### Spatial reasoning question data
-- BEGIN --
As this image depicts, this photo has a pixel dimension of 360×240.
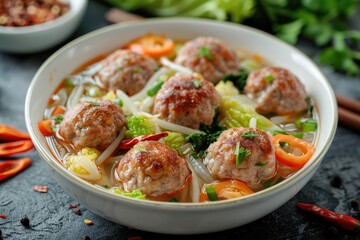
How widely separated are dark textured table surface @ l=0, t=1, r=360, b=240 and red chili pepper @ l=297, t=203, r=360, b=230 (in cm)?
5

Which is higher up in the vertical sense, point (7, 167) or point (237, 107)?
point (237, 107)

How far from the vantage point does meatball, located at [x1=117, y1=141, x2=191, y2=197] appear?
3.96 meters

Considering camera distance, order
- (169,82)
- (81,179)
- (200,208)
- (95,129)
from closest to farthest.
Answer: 1. (200,208)
2. (81,179)
3. (95,129)
4. (169,82)

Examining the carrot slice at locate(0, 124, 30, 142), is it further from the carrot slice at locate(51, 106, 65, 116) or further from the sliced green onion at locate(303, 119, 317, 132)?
the sliced green onion at locate(303, 119, 317, 132)

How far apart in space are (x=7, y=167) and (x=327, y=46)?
15.4 ft

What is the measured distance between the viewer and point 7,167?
5090 mm

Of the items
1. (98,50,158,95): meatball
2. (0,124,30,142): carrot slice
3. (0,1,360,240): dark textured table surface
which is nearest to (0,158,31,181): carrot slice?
(0,1,360,240): dark textured table surface

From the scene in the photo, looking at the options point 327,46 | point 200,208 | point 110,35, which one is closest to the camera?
point 200,208

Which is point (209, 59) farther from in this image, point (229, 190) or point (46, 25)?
point (46, 25)

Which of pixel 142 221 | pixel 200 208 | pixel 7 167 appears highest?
pixel 200 208

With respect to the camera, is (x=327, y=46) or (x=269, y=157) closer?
(x=269, y=157)

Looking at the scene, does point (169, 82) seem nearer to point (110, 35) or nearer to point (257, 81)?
point (257, 81)

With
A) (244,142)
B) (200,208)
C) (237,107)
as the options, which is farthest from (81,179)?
(237,107)

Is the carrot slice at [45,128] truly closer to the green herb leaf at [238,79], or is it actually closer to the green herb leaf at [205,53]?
the green herb leaf at [205,53]
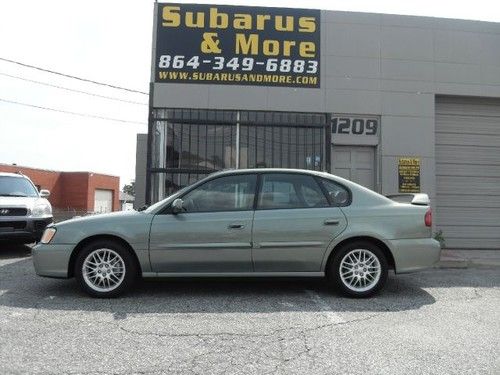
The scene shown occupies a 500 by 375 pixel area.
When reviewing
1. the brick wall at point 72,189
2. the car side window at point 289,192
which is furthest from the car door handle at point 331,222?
the brick wall at point 72,189

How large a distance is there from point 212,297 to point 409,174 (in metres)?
6.19

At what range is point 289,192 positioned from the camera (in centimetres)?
613

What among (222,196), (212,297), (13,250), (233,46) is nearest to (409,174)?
(233,46)

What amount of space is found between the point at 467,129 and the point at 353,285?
6.65m

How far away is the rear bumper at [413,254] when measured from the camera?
236 inches

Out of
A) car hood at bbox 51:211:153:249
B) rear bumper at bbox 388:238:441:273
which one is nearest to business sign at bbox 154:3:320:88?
car hood at bbox 51:211:153:249

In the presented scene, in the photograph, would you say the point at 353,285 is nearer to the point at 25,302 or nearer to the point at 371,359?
the point at 371,359

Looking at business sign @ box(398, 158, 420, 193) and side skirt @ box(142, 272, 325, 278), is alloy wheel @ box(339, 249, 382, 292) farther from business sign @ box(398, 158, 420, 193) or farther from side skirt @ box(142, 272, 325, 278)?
business sign @ box(398, 158, 420, 193)

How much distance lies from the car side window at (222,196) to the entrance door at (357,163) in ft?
16.5

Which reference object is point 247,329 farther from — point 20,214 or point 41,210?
point 41,210

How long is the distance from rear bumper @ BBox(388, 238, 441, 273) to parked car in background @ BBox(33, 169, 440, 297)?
0.5 inches

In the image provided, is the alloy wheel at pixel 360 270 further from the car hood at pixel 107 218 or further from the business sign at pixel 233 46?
the business sign at pixel 233 46

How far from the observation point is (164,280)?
22.4ft

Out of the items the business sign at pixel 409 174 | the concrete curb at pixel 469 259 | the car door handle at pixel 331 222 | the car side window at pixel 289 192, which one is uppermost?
the business sign at pixel 409 174
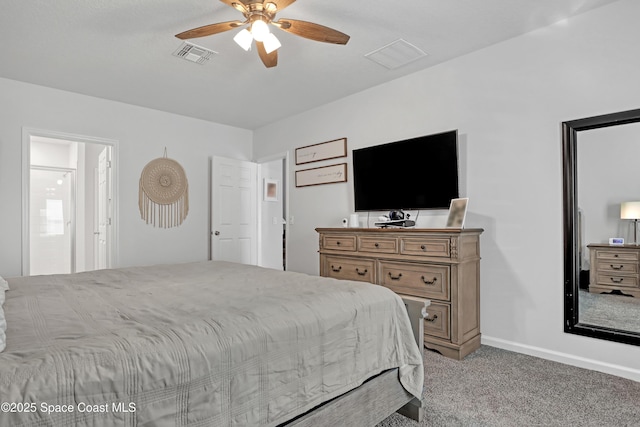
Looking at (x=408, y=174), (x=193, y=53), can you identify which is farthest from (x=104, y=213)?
(x=408, y=174)

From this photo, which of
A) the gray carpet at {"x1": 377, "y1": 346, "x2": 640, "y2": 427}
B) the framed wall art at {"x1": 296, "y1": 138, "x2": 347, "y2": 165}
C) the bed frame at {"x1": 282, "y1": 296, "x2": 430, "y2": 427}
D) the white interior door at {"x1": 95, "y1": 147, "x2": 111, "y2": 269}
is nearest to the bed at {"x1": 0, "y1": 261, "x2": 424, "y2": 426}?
the bed frame at {"x1": 282, "y1": 296, "x2": 430, "y2": 427}

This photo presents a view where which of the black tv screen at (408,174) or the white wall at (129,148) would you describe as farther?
the white wall at (129,148)

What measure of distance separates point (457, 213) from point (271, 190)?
11.3 ft

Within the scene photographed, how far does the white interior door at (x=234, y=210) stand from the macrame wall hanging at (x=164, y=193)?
16.6 inches

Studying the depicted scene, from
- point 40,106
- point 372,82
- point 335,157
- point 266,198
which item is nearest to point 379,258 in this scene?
point 335,157

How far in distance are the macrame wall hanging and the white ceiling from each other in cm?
88

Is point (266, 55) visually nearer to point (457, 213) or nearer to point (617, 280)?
point (457, 213)

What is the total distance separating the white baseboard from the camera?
2354 mm

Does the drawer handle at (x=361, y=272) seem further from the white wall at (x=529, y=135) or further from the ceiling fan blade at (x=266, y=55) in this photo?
the ceiling fan blade at (x=266, y=55)

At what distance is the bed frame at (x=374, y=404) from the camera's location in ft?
4.55

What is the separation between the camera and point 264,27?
7.06 ft

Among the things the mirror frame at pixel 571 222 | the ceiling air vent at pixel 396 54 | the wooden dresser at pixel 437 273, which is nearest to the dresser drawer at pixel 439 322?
the wooden dresser at pixel 437 273

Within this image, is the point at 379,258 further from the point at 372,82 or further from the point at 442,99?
the point at 372,82

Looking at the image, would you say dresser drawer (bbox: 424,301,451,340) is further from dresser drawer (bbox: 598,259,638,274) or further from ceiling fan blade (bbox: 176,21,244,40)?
ceiling fan blade (bbox: 176,21,244,40)
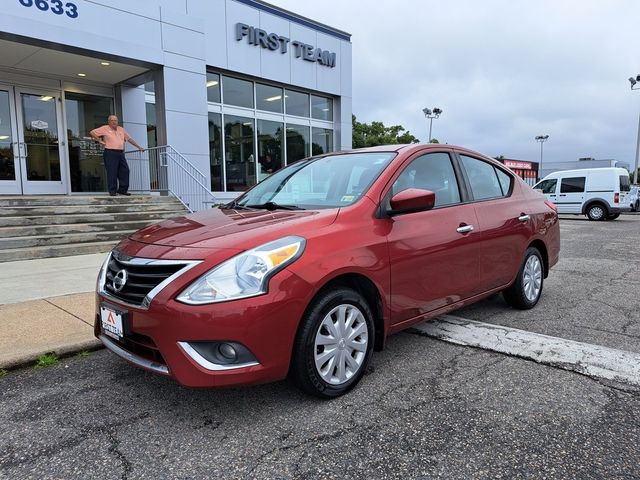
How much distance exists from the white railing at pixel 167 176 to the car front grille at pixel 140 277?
8.86 m

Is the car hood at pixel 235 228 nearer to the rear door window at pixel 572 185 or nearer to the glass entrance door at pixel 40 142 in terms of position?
the glass entrance door at pixel 40 142

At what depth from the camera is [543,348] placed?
372cm

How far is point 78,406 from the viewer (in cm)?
290

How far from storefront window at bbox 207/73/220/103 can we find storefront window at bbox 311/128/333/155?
414 centimetres

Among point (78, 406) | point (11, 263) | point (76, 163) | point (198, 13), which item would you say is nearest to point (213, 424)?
point (78, 406)

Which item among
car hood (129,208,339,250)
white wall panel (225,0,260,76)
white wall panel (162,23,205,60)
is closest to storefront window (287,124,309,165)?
white wall panel (225,0,260,76)

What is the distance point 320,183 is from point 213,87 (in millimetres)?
11333

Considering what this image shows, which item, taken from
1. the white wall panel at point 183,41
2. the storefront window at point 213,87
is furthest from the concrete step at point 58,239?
the storefront window at point 213,87

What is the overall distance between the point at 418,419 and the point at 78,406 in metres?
2.04

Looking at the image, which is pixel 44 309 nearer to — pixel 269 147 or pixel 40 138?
pixel 40 138

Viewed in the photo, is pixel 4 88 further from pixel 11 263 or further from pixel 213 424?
pixel 213 424

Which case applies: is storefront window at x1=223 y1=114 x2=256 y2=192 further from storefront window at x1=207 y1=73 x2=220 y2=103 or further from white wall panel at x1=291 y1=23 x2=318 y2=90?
white wall panel at x1=291 y1=23 x2=318 y2=90

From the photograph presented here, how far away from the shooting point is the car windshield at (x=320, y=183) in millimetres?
3420

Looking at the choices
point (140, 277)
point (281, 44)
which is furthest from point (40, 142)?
point (140, 277)
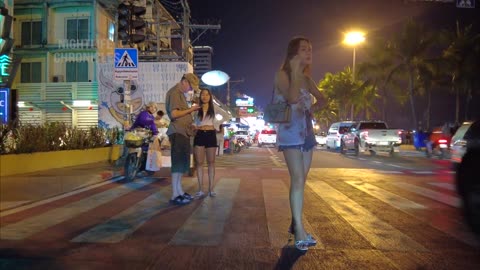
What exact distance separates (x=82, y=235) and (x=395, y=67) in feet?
131

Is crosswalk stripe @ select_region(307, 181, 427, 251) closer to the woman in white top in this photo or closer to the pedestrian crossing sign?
the woman in white top

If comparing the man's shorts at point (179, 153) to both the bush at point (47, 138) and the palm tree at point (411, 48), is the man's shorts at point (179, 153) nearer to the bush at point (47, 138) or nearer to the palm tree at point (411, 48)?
the bush at point (47, 138)

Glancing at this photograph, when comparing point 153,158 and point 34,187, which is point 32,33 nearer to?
point 153,158

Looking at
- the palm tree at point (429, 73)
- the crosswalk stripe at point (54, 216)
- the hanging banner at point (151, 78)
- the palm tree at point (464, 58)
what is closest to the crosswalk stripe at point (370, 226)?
the crosswalk stripe at point (54, 216)

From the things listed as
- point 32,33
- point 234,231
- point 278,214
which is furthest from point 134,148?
point 32,33

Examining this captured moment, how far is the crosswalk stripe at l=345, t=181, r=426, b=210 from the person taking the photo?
7.59 metres

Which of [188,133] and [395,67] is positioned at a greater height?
[395,67]

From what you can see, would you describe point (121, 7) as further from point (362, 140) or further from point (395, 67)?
point (395, 67)

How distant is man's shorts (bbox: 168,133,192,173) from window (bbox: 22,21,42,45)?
93.5 ft

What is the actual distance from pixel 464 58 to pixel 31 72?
3329 centimetres

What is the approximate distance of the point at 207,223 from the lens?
6176 millimetres

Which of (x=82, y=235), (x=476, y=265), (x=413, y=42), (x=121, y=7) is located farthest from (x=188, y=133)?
(x=413, y=42)

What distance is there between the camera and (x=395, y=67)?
137 feet

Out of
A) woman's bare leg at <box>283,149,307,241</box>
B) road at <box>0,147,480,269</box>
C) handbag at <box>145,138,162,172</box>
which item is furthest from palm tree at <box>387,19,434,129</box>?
woman's bare leg at <box>283,149,307,241</box>
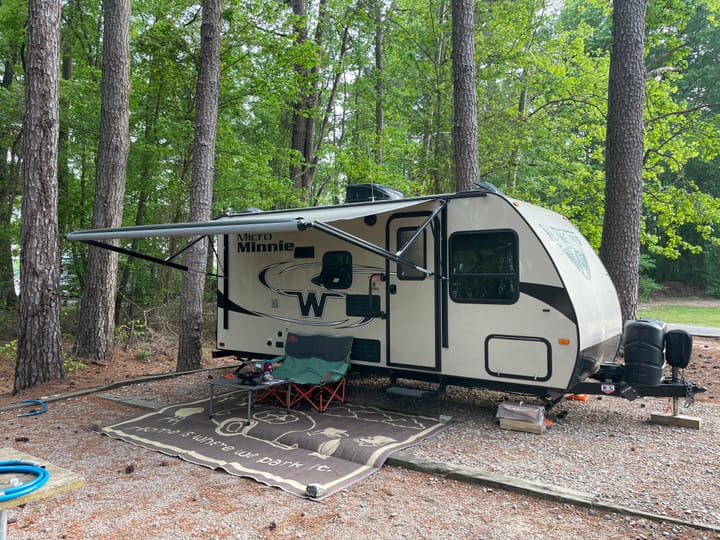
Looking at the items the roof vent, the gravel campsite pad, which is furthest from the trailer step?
the roof vent

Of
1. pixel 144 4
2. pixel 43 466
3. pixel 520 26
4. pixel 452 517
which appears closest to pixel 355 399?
pixel 452 517

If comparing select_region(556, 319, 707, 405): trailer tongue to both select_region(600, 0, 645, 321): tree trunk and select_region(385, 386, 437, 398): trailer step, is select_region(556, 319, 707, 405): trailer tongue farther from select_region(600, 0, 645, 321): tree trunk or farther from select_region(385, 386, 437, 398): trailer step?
select_region(600, 0, 645, 321): tree trunk

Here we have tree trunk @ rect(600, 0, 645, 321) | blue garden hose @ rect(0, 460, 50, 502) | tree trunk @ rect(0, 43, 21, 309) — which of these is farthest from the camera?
tree trunk @ rect(0, 43, 21, 309)

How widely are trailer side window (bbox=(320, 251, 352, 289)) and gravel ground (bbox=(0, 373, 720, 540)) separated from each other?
2.05m

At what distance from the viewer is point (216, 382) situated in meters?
5.69

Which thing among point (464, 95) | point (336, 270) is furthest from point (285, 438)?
point (464, 95)

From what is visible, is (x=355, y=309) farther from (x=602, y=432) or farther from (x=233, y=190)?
(x=233, y=190)

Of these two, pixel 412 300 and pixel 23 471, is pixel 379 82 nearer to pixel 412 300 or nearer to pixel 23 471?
pixel 412 300

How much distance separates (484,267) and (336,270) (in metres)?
1.84

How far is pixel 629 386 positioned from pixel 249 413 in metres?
3.72

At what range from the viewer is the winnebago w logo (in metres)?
6.67

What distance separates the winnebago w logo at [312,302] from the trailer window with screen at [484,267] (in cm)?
152

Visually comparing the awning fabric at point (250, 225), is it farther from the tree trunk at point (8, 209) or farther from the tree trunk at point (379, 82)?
the tree trunk at point (379, 82)

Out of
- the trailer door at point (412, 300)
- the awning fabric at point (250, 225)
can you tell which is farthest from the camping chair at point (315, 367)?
the awning fabric at point (250, 225)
-- END --
### TASK INSTRUCTIONS
Write out exactly the lines of the entries above that run from the line containing "At what distance from" through the last line, including both.

### RESULT OF THIS EXERCISE
At what distance from the viewer is point (216, 382) situated in meters?
5.69

Which thing among point (464, 95) | point (336, 270) is furthest from point (285, 438)?
point (464, 95)

From what is visible, is (x=355, y=309) farther from (x=602, y=432) or farther from (x=233, y=190)?
(x=233, y=190)

Of these two, pixel 412 300 and pixel 23 471, is pixel 379 82 nearer to pixel 412 300 or nearer to pixel 23 471?
pixel 412 300

How much distance separates (484,267) and (336,270) (in metres)?
1.84

How far is pixel 629 386 positioned from pixel 249 413 in metres?
3.72

At what range from the viewer is the winnebago w logo (in metres)?
6.67

What distance separates the winnebago w logo at [312,302] from the trailer window with screen at [484,267] (in cm)?
152

Visually comparing the awning fabric at point (250, 225), is it farther from the tree trunk at point (8, 209) or farther from the tree trunk at point (379, 82)?
the tree trunk at point (379, 82)

Out of
- the trailer door at point (412, 300)
- the awning fabric at point (250, 225)
can you tell which is farthest from the camping chair at point (315, 367)?
the awning fabric at point (250, 225)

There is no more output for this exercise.